Emplois admis de spéculer et de spéculations
En français, le verbe spéculer et le nom spéculations en sont venus à prendre respectivement le sens de « conjecturer » et de « conjectures ». Ces emplois sont désormais admis au Québec et ailleurs dans la francophonie.
Sens premiers
En philosophie, s’adonner à des spéculations ou spéculer, c’est méditer, s’appliquer à une étude abstraite. Dans le domaine des finances, c’est effectuer des opérations commerciales ou financières sur une valeur ou sur un produit en espérant en retirer un bénéfice. Au figuré, spéculer sur quelque chose ou se livrer à des spéculations sur cette chose, c’est compter sur celle-ci pour réussir ou espérer en tirer un avantage. Ainsi, on peut par exemple couper court aux spéculations sur des croyances, sur l’avenir; alimenter la spéculation sur le prix d’une action, spéculer en Bourse, à la hausse ou à la baisse; ou encore spéculer sur les faiblesses d’un adversaire.
Extensions de sens
L’emploi de spéculations comme synonyme de suppositions ou de conjectures, et de spéculer à la place de conjecturer, a été critiqué par le passé. Dans les ouvrages de difficultés de la langue, on a campé une position sur l’hypothèse d’un emprunt sémantique à l’anglais speculations et to speculate, passant sous silence la possibilité pourtant bien réelle d’une extension naturelle du sens « étude, considération, recherche abstraite, purement théorique » que revêt spéculations, et du sens « réfléchir, méditer » de spéculer. Or, même si l’influence de l’anglais ne peut être entièrement écartée, l’extension de sens s’avère et est dorénavant admise en français.
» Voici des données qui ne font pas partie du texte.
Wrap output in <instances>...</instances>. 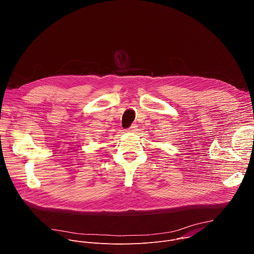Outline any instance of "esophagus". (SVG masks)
I'll return each instance as SVG.
<instances>
[{"mask_svg": "<svg viewBox=\"0 0 254 254\" xmlns=\"http://www.w3.org/2000/svg\"><path fill=\"white\" fill-rule=\"evenodd\" d=\"M136 127H137V126L136 125H131L129 127H128V129H127V131H129V132H133L134 130H136Z\"/></svg>", "mask_w": 254, "mask_h": 254, "instance_id": "esophagus-1", "label": "esophagus"}]
</instances>
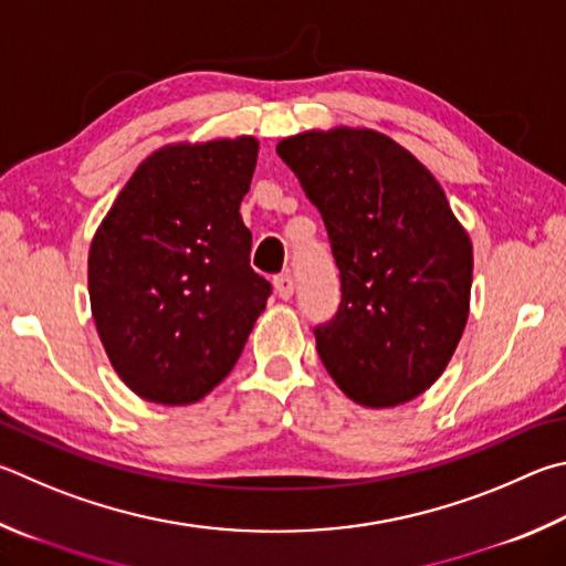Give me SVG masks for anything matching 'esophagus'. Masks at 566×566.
<instances>
[{
    "instance_id": "esophagus-1",
    "label": "esophagus",
    "mask_w": 566,
    "mask_h": 566,
    "mask_svg": "<svg viewBox=\"0 0 566 566\" xmlns=\"http://www.w3.org/2000/svg\"><path fill=\"white\" fill-rule=\"evenodd\" d=\"M274 292L280 294V300H290L294 294V280L290 274H280L274 276Z\"/></svg>"
}]
</instances>
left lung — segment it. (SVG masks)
<instances>
[{"mask_svg":"<svg viewBox=\"0 0 566 566\" xmlns=\"http://www.w3.org/2000/svg\"><path fill=\"white\" fill-rule=\"evenodd\" d=\"M322 212L342 272V306L316 352L366 408L433 386L465 332L472 242L433 172L374 128L304 130L276 143Z\"/></svg>","mask_w":566,"mask_h":566,"instance_id":"left-lung-1","label":"left lung"}]
</instances>
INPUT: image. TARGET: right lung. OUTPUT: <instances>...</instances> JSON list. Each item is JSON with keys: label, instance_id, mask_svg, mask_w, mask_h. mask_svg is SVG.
<instances>
[{"label": "right lung", "instance_id": "obj_1", "mask_svg": "<svg viewBox=\"0 0 566 566\" xmlns=\"http://www.w3.org/2000/svg\"><path fill=\"white\" fill-rule=\"evenodd\" d=\"M254 136L168 143L140 163L88 248V296L111 366L160 406L198 403L232 371L270 282L250 266L240 202Z\"/></svg>", "mask_w": 566, "mask_h": 566}]
</instances>
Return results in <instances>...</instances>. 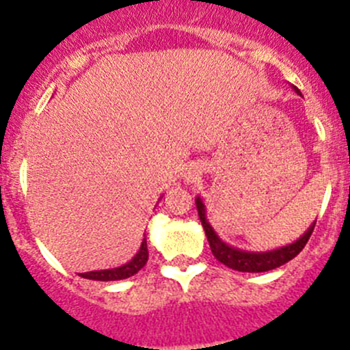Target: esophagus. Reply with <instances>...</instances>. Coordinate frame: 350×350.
Here are the masks:
<instances>
[{"mask_svg":"<svg viewBox=\"0 0 350 350\" xmlns=\"http://www.w3.org/2000/svg\"><path fill=\"white\" fill-rule=\"evenodd\" d=\"M188 176L189 178H193V176H195V172H188Z\"/></svg>","mask_w":350,"mask_h":350,"instance_id":"esophagus-1","label":"esophagus"}]
</instances>
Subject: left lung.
<instances>
[{
	"mask_svg": "<svg viewBox=\"0 0 350 350\" xmlns=\"http://www.w3.org/2000/svg\"><path fill=\"white\" fill-rule=\"evenodd\" d=\"M296 94L301 96L299 90L296 86H293ZM196 208L198 215H200L201 225L204 228V234H206L208 243H210V249L213 252V256L217 257V260H220L221 264H225L227 267L234 271H241V273H266V271H273L276 267L283 266V264L289 262L291 259H295L299 252L303 250V247L308 242L310 235H312L313 228H315L317 220L313 221L308 227V230L298 239V241L286 243L283 247H278L273 250H260V252H254V250H243L239 247L230 245L225 241H221L220 235L215 232V228L211 227V224L206 218V206H204L201 196H196Z\"/></svg>",
	"mask_w": 350,
	"mask_h": 350,
	"instance_id": "8db88e82",
	"label": "left lung"
}]
</instances>
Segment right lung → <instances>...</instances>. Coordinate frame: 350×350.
<instances>
[{
	"label": "right lung",
	"mask_w": 350,
	"mask_h": 350,
	"mask_svg": "<svg viewBox=\"0 0 350 350\" xmlns=\"http://www.w3.org/2000/svg\"><path fill=\"white\" fill-rule=\"evenodd\" d=\"M147 259H149V250H147V239L144 237L139 250H137V254L129 260V262L122 264V266H118V267H111V269H100V271H90V273H79V276L84 278V280H93V281L126 280V278H130V276H133V274L139 273V271L146 266Z\"/></svg>",
	"instance_id": "obj_1"
}]
</instances>
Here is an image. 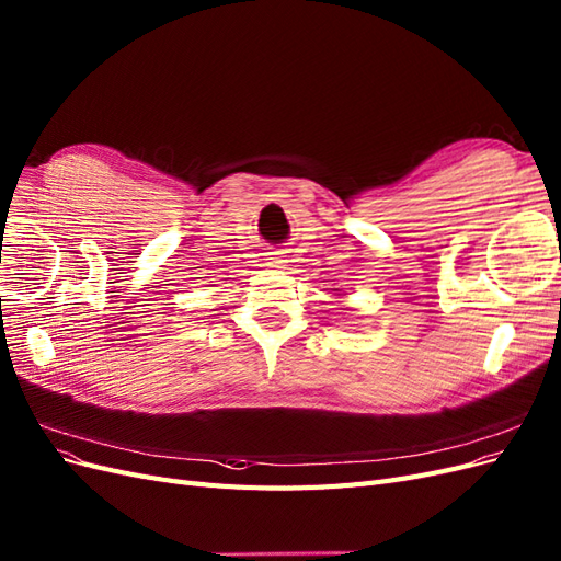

- Après des semaines de spéculations sur l’issue du vote, les candidates et candidats vont enfin être fixés.
- La déclaration du ministre a coupé court aux spéculations des journalistes. (Dictionnaire de l’Académie française, 9e édition)
- Cessons de spéculer et faisons preuve de pragmatisme.
Soulignons que spéculations peut revêtir le sens péjoratif de « construction de l’esprit non vérifiée, opinion fondée sur une hypothèse, voire sur des préjugés défavorables ». En français, on explique cet emploi par une extension d’un des sens premiers de spéculation, celui de « considération purement théorique », qui doit son caractère péjoratif à l’aspect défavorable sous lequel on présente parfois la spéculation financière, comme s’il s’agissait de malversation boursière.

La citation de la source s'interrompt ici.